I would like to explore the steps Brené Brown outlines for the path out of shame and explore how those steps parallel our experience in, and as, a healing community and the Body of Christ.
First, back to my shame story. As I was suffering through my feelings of shame, and belief in my unworthiness, I tried to do my psycho-therapeutic best Cognitive Behavioral disputation of my thinking errors. I challenged my tendency to maximize a couple of comments as if they were everyone’s comments. I challenged myself to admit I did get positive comments on the evaluations too. I reminded myself that the critical comments may be coming from their own hurts and brokenness. I reminded myself that I couldn’t honestly know what and why they were thinking what they thought. I reminded myself that just because I feared it, it didn’t mean it was truth that I would become a pariah in the Austin counseling community. But, I still felt stuck in the grip of shame.
I shared my feelings of hurt and shame with my wife and with my Cursillo 4th Day group. I tend to share them just like I’m sharing it here, intellectually and breezily. These steps helped me limp through but I still hurt.
Finally, I shared it with my professional peer support group. They affirmed how painful such narcissistic wounds are.
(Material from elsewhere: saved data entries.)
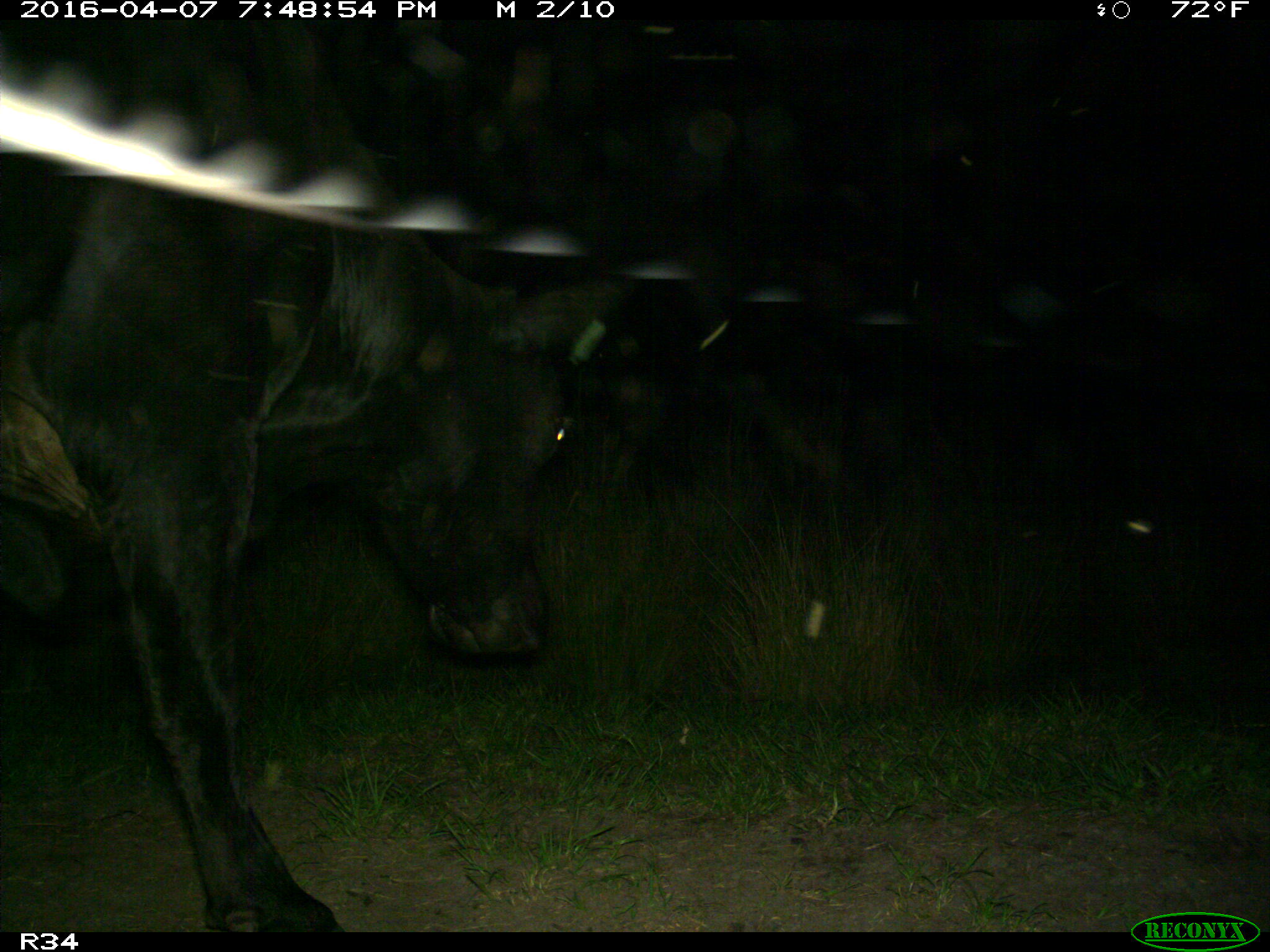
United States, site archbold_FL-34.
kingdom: Animalia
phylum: Chordata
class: Mammalia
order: Artiodactyla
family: Bovidae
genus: Bos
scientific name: Bos taurus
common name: domestic cow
Bos taurus (domestic cow).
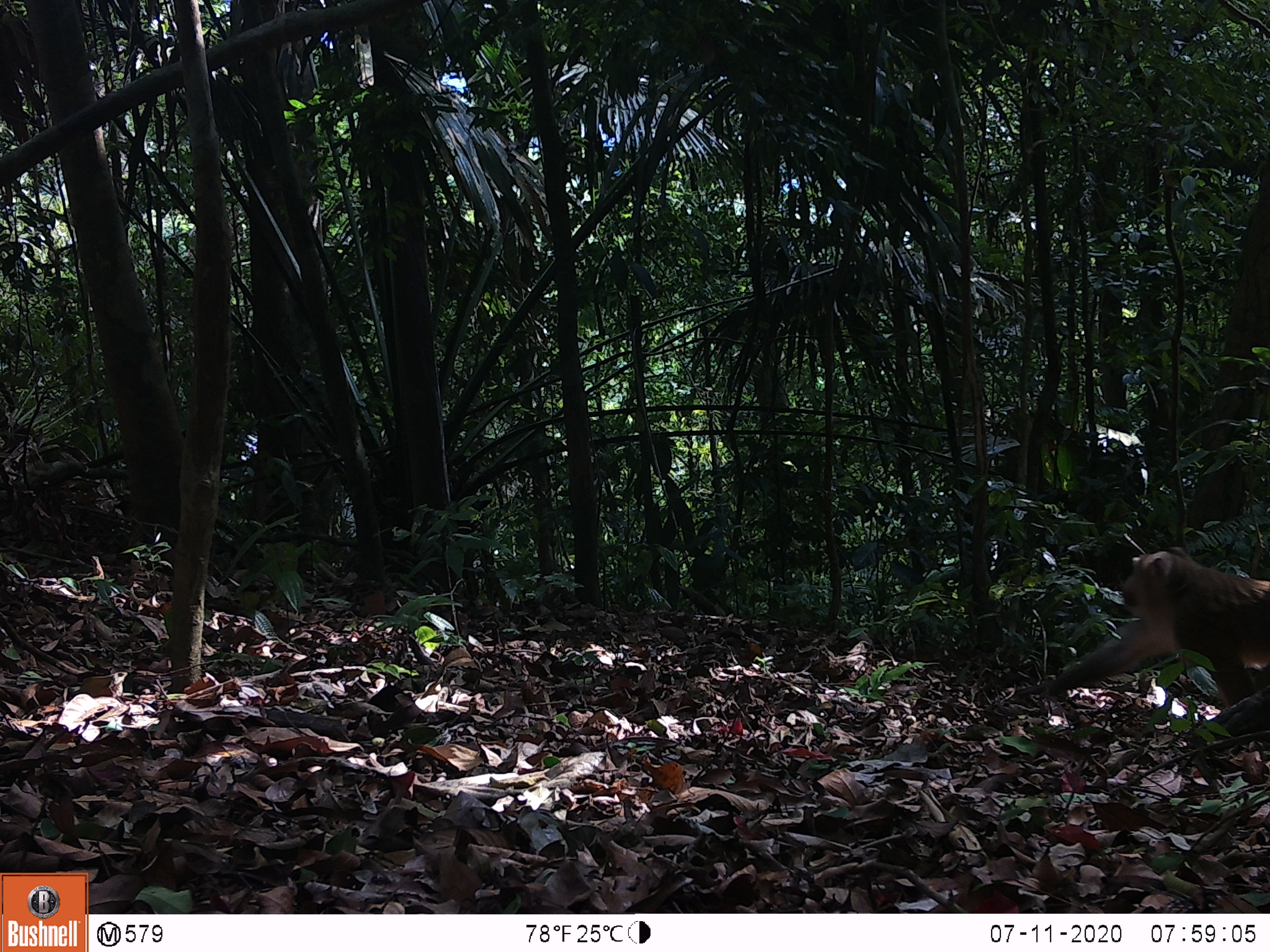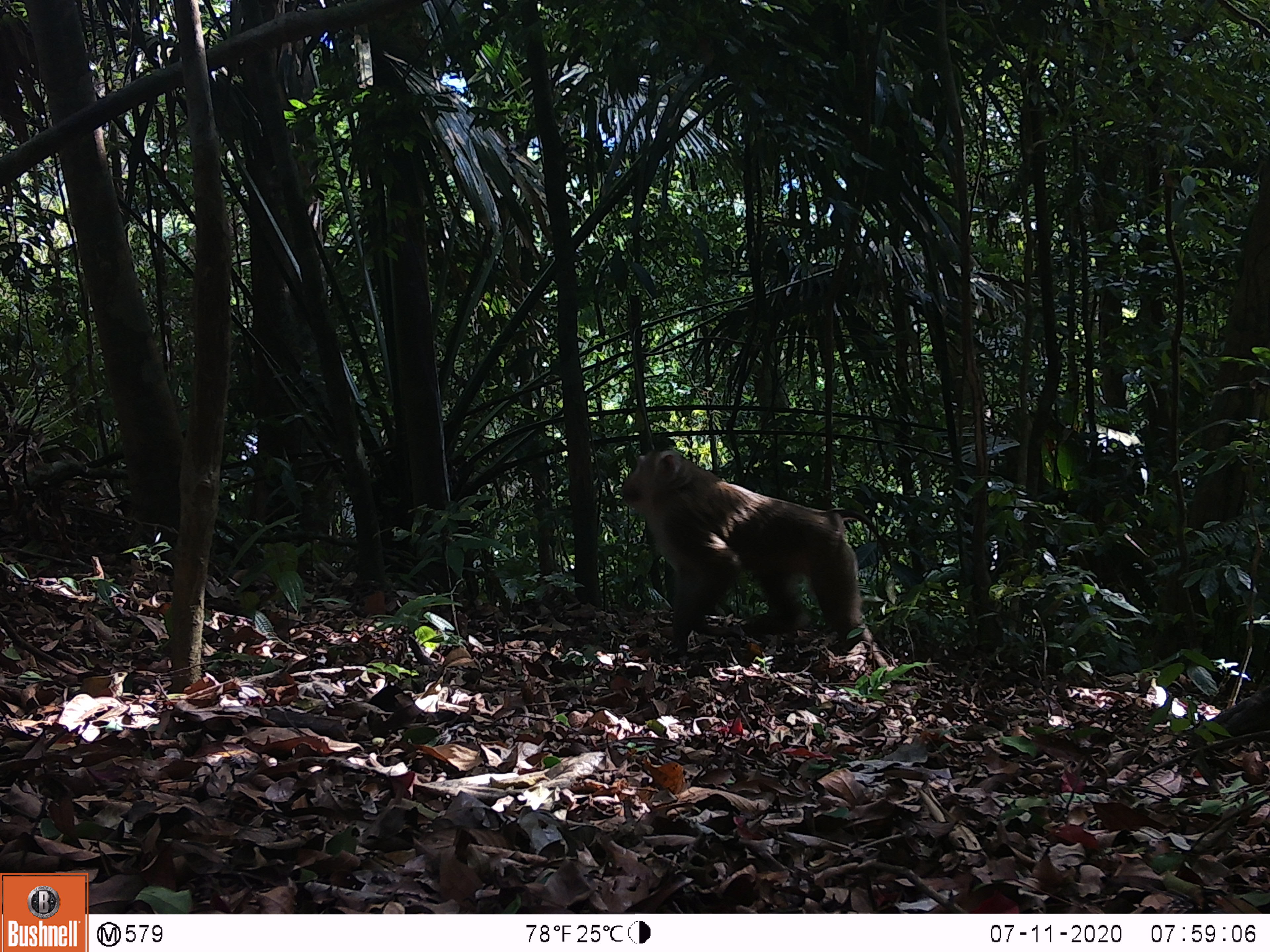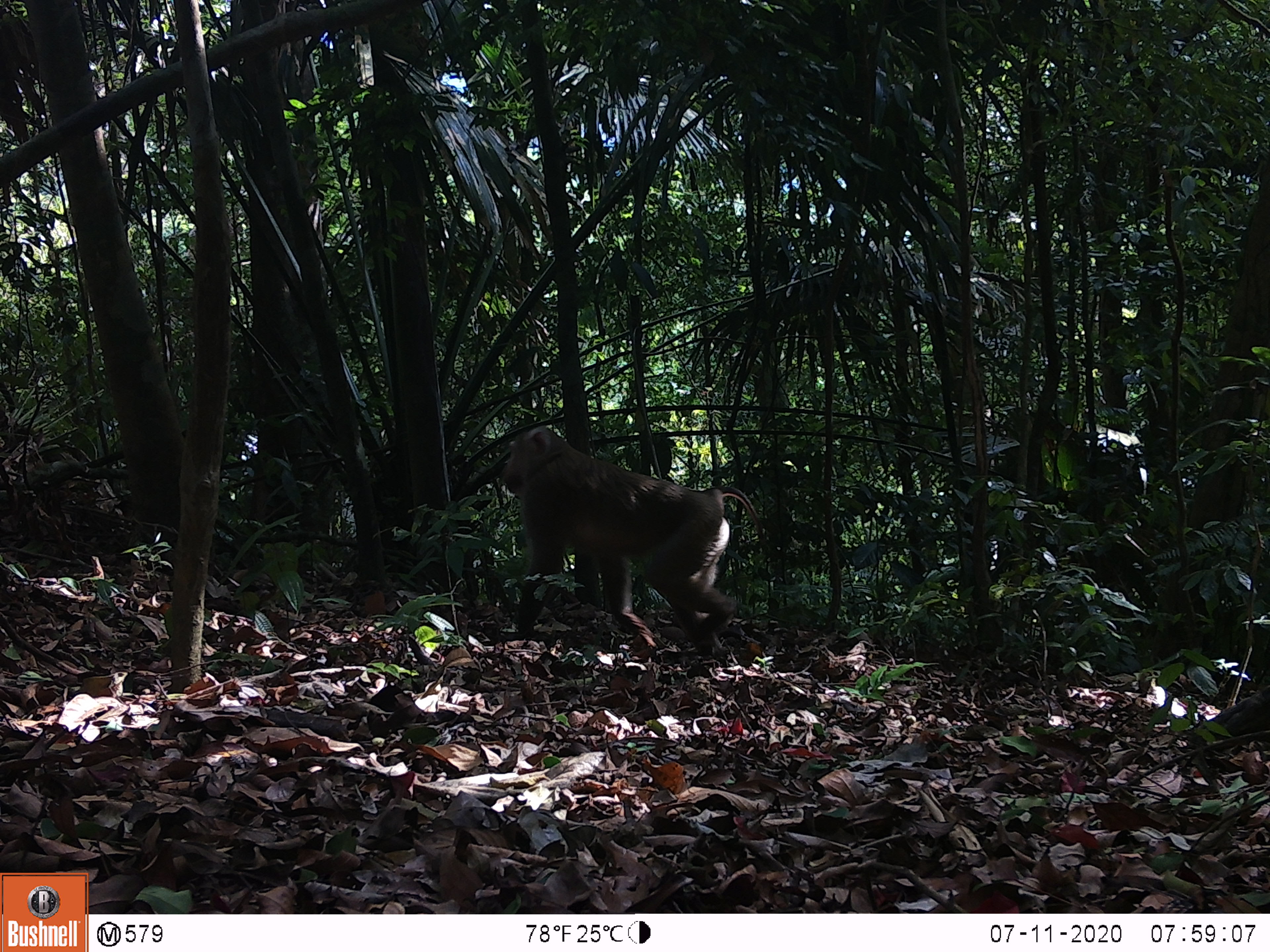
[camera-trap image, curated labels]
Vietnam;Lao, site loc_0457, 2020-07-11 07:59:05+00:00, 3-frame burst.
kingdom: Animalia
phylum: Chordata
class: Mammalia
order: Primates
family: Cercopithecidae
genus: Macaca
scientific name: Macaca nemestrina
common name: pig-tailed macaque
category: pig tailed macaque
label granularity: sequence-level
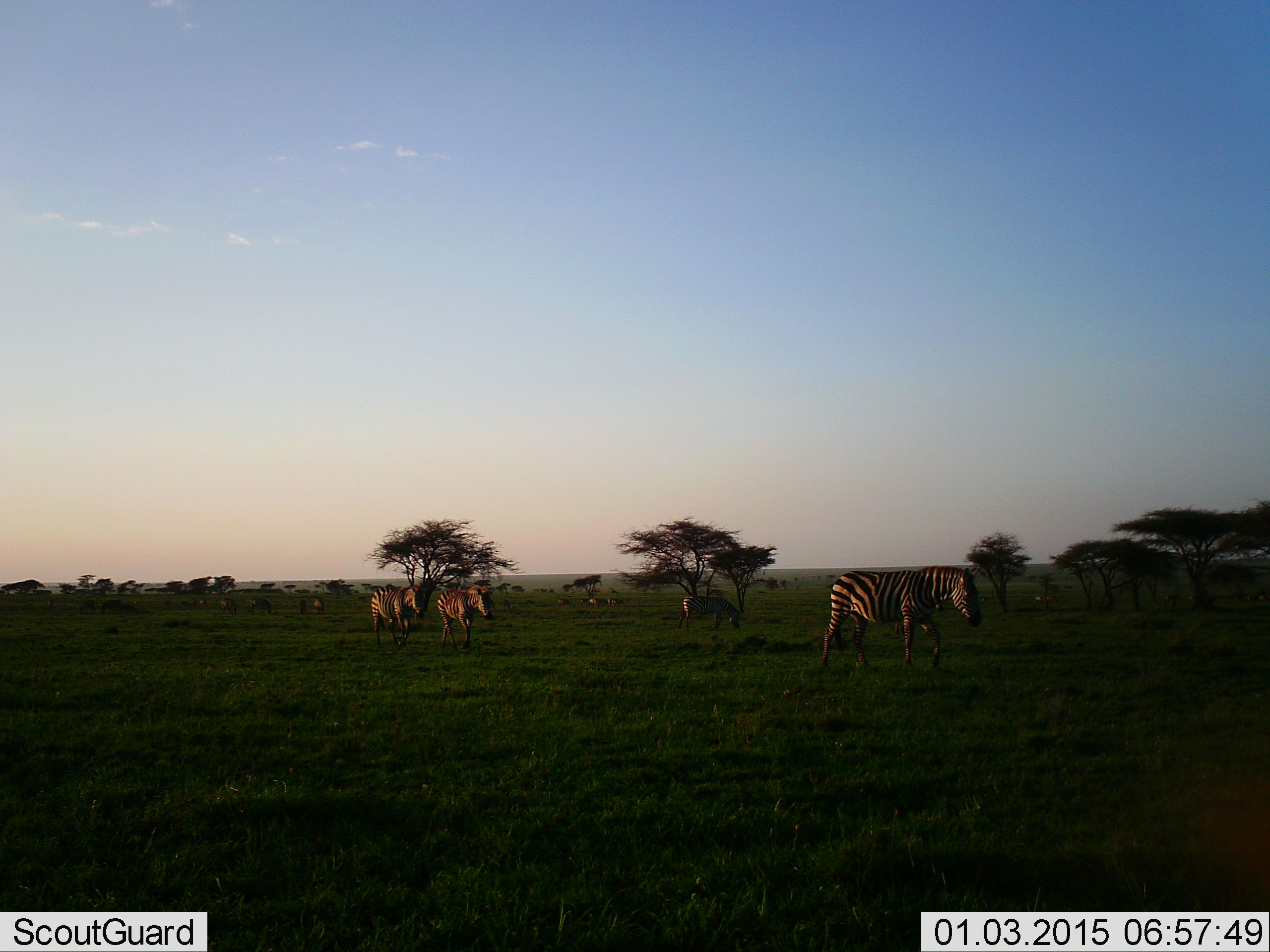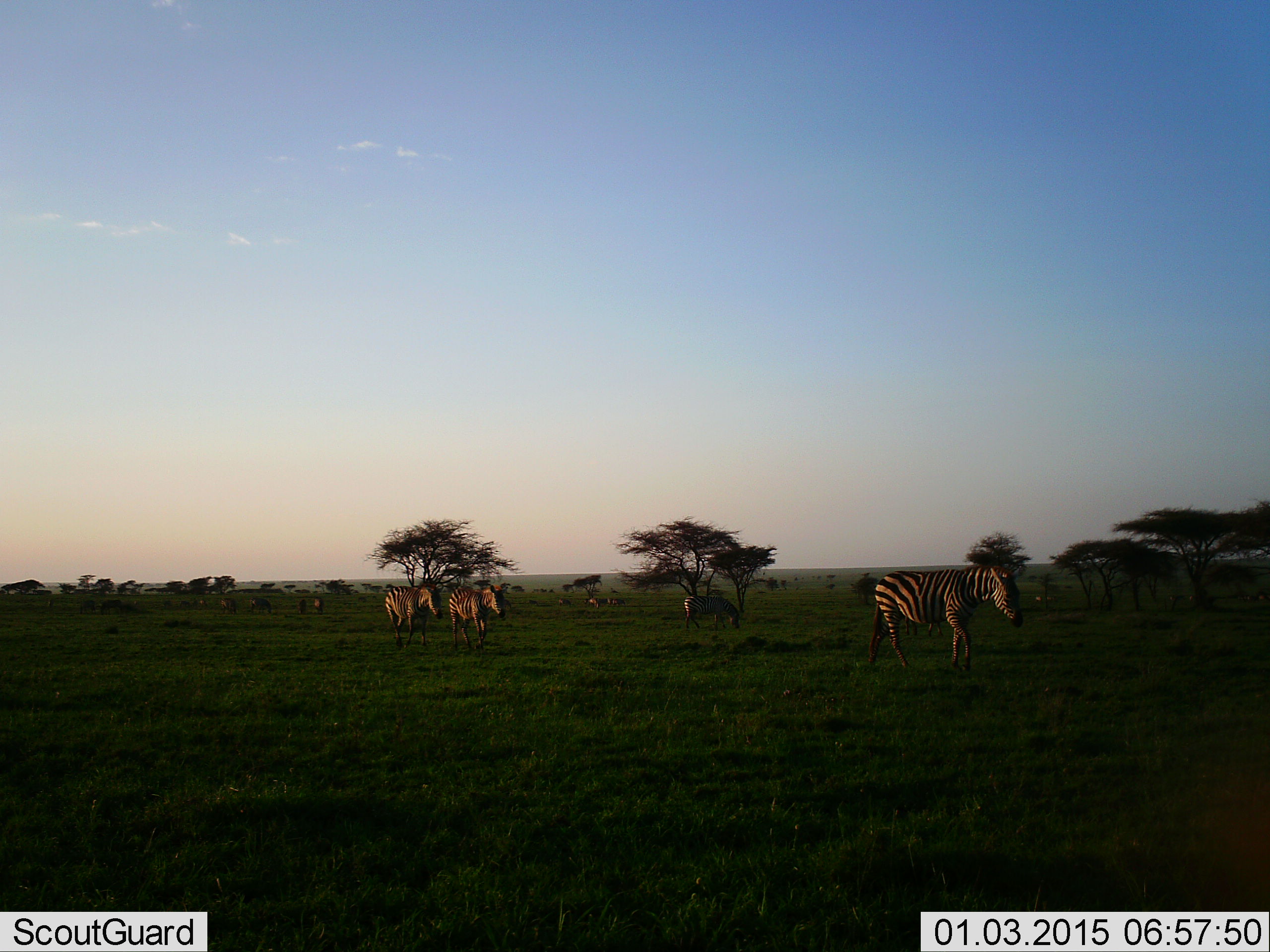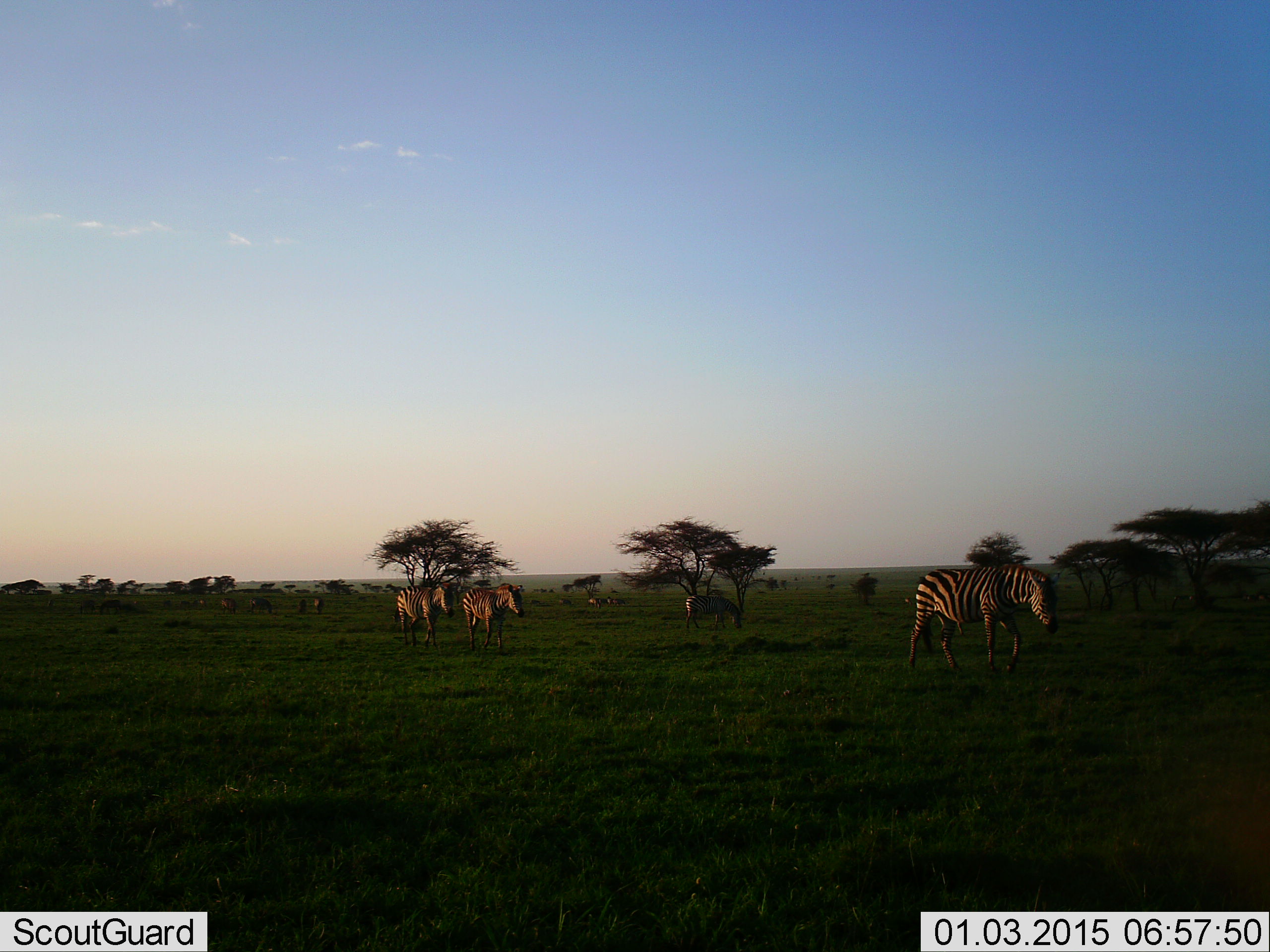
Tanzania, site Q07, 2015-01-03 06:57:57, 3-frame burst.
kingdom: Animalia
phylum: Chordata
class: Mammalia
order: Perissodactyla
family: Equidae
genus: Equus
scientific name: Equus quagga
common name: plains zebra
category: zebra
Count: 9.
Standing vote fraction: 30%.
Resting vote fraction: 0%.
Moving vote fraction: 100%.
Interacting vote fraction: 0%.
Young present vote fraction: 0%.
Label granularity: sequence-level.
And then, my colleague, friend, and former supervisor, Paul Boone, LPC offered me feedback that he was hearing a painful story but I was telling it with smiles and ironic jokes and he found that confusing. I wasn’t really owning my story. He shared with me his history of observing me discounting myself, and he assured me that I am a good therapist and he assured me that I am enough. I broke down in tears, he helped me connect with my pain, acknowledge my pain, and credibly affirm that I am enough. My healing accelerated. I felt lighter. I felt a huge burden lifted. I felt strong enough to courageously serve my clients. I felt gratitude and in that gratitude, joy.
Brené Brown’s steps for healing shame are:
- Learn to recognize our shame
- learn to critically analyze and dispute the shaming messages we hear from ourselves and others
- reach out to trusted others to own and share our story
- speak ‘shame’
Reflecting back, I see how I followed these steps: I knew I was in the grips of a shaming demon by my negative self-talk, the fearfulness, and the sick feeling in my stomach; I practiced using my rational brain to dispute those harmful messages, I reached out to my family, community and peers, and especially my psycho-therapeutic community helped me find the language of ‘shame’.
Path of Salvation
I’m arguing that salvation means freedom from sin and one aspect of that freedom is freedom from shame.
Salvation, our eternal life starting right now, means living in loving compassionate connection with ourselves, our neighbors, and with God.
Brené Brown argues, and I agree, that our capacity for compassion and love of others is limited by our capacity for compassion and love for ourselves. I’m arguing that if God loves us unconditionally, right now, for exactly who we are, we can start reaching to be imitators of God and start practicing compassion and love for ourselves, others, and God.
We can start doing that by telling our story to trustworthy others. We might start with God during our private prayers and journalizing, with a Cursillo retreat, with an accountability group, with a Spiritual Director, through the sacrament of Reconciliation of the Penitent (Confession), through talking to a therapist, through a 12-step program, through talking to our spouse, through talking to a trusted friend. There are so many possibilities
This is an invitation to start practicing Salvation by claiming our own story and claiming our God ordained worthiness.
This is also an invitation to be come persons, and a people, worthy of the sacred trust of having people share their stories on their path to newness of life.